Task goal: All the lines below should appear again unchanged, though their pictures should not.

[Entries taken from a collection]
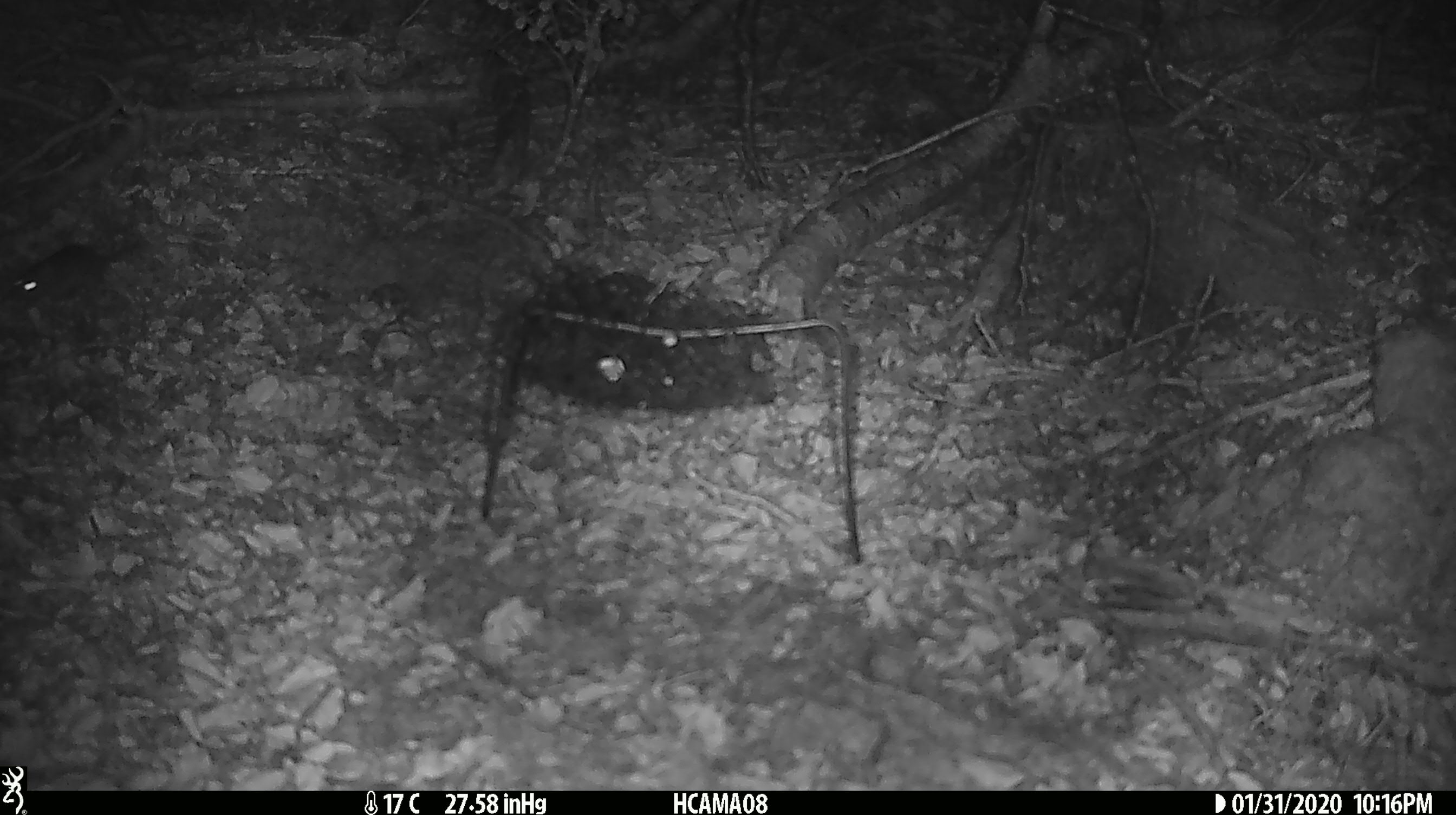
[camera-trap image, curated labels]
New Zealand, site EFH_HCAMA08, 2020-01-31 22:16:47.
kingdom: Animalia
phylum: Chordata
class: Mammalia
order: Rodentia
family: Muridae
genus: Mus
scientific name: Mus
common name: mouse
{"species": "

Your solution:
[camera-trap image, curated labels]
New Zealand, site EFH_HCAMA08, 2020-01-31 22:16:47.
kingdom: Animalia
phylum: Chordata
class: Mammalia
order: Rodentia
family: Muridae
genus: Mus
scientific name: Mus
common name: mouse
{"species": "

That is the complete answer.